When the Agip pipeline is operational the company can easily support the current quarterly dividend of $0.05 with a modest payout ratio. However, the significant downtime these past two quarters (53 days in Q4 2012 and 55 days in Q1 2013) has left legitimate unanswered questions for investors. The company remains financially strong with no debt and as of year-end had $43.4 million in cash, although this has likely decreased due to ongoing operations and the April dividend payment. At the end of March the company arranged a $100 million secure term loan that is intended to fund capital expenditures and further development, which should provide a bit more breathing room. Lastly, as of April 17 pipeline maintenance and repairs have been completed and oil has been flowing ever since. With the current yield of 14% the market is pricing in a high probability of a dividend cut. However, I believe that due to Mart's strong balance sheet and financial strength, combined with the recent resumption of production, this will not occur.

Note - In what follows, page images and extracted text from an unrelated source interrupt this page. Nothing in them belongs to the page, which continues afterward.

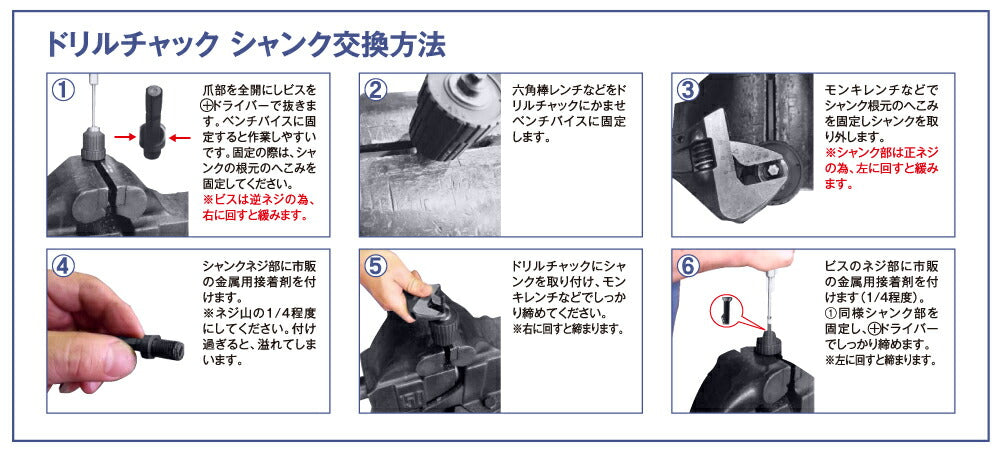 ドリルチャック シャンク交換方法

①

爪部を全開にしビスを⊕ドライバーで抜きます。ベンチバイスに固定すると作業しやすいです。固定の際は、シャンクの根元のへこみを固定してください。
※ビスは逆ネジの為、右に回すと緩みます。

②

六角棒レンチなどをドリルチャックにかませベンチバイスに固定します。

③

モンキレンチなどでシャンク根元のへこみを固定しシャンクを取り外します。
※シャンク部は正ネジの為、左に回すと緩みます。

④

シャンクネジ部に市販の金属用接着剤を付けます。
※ネジ山の1/4程度にしてください。付け過ぎると、溢れてしまいます。

⑤

ドリルチャックにシャンクを取り付け、モンキレンチなどでしっかり締めてください。
※右に回すと締まります。

⑥

ビスのネジ部に市販の金属用接着剤を付けます（1/4程度）。
①同様シャンク部を固定し、⊕ドライバーでしっかり締めます。
※左に回すと締まります。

3. Lower pipeline downtime following an unusually weak period

While less downtime should obviously result from the completion of the new pipeline, in the short term there is reason to believe the worst may be over. The recent downtime is not a new phenomenon and historically long periods of major maintenance, mostly a result of pipeline vandalism and bunkering, have been followed by periods of better performance. Recent reports have indicated an increase in both violence and oil theft as well as a government crackdown. The impact of these actions is yet to be determined and any potential investor should follow developments closely. Looking at historical shut-in days it becomes clear that the recent downtime is more likely to be a periodic occurrence than the norm. I believe it is unlikely that pipeline downtime continues at the rate of the past two quarters and as such improved results will help carry the company until the new line is operational.

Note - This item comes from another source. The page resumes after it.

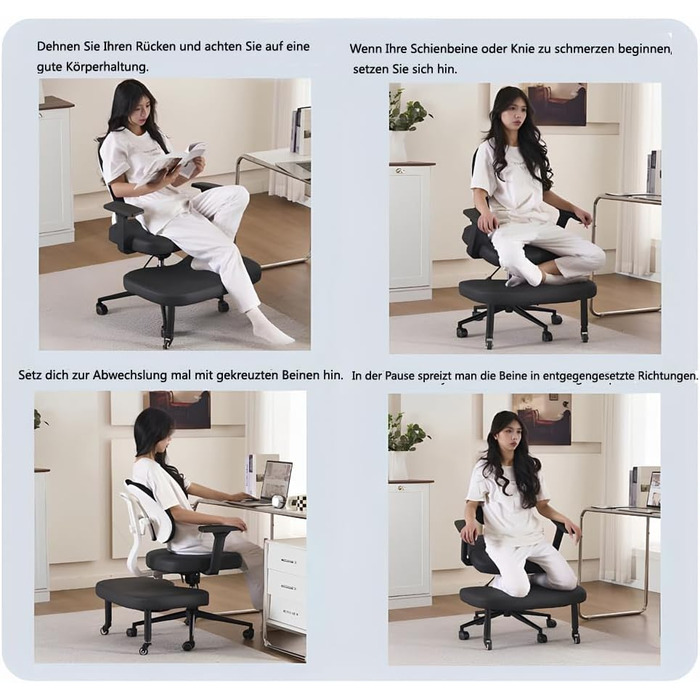 Dehnen Sie Ihren Rücken und achten Sie auf eine gute Körperhaltung.

Wenn Ihre Schienbeine oder Knie zu schmerzen beginnen, setzen Sie sich hin.

Setz dich zur Abwechslung mal mit gekreuzten Beinen hin.

In der Pause spreizt man die Beine in entgegengesetzte Richtungen.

4. Continued drilling success at the Umusadege Field

Final test results from UMU-10 are pending. The next well to be drilled, UMU-11, is from the same surface location as UMU-9 and UMU-10 and will target sands which had a combined 79 feet of oil pay in UMU-10. UMU-11 is expected to spud during Q2. Mart will also be drilling horizontal wells to develop shallow oil reservoirs in the main body of the field. The company is looking at adding a second drilling rig for the horizontal wells. Mart has consistently increased both production capacity and reserves and I expect the drilling success to continue this year.

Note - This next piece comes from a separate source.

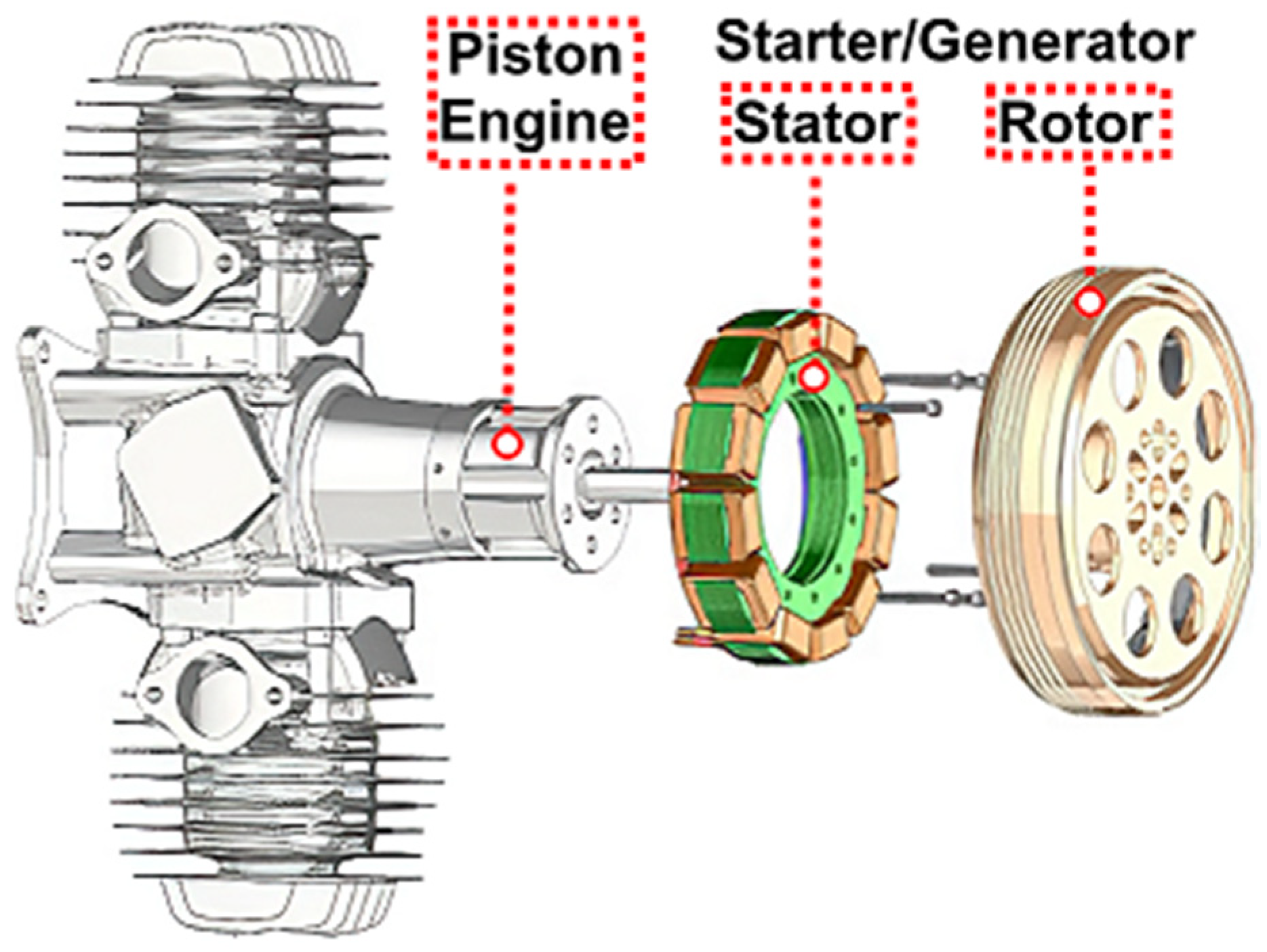 Piston Engine

Starter/Generator

Stator

Rotor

5. Possibility of acquiring new marginal fields

The Nigerian government has identified over 130 marginal fields some of which are likely to be allocated in the near term. Mart has repeatedly stated that it will secure interest in any new marginal fields allocated by the Nigerian government and is very well positioned to do so. This would diversify Mart's asset base and could provide significant upside. The Umusadege field and the completion of the new pipeline should provide Mart the financial resources necessary to develop any new fields without dilutive financing. Also, the company will continue to operate under the indigenous program that provides benefits and reduced taxes on any new marginal fields.

Conclusion

After being offline from February 24 until April 17, 2013 the Agip export pipeline is back up. The dividend appears secure in the near term. The stock is trading near a strong level of support ~$1.40. If this support holds investors will be paid 14% annually to wait for the new pipeline to be complete. Completion of the pipeline should be transformational for the company reducing downtime and approximately doubling production and sales. Management has proven to be shareholder friendly and has suggested further dividend increases. They have also proven to be an effective operator in Nigeria and are perfectly positioned to take advantage of further marginal field allocations. I believe shares could double by the end of the year if the company executes its strategy effectively and on time. In the low $1.40s I see limited downside for investors who are committed to actively following progress and developments in Nigeria, making this a very favorable risk-reward scenario.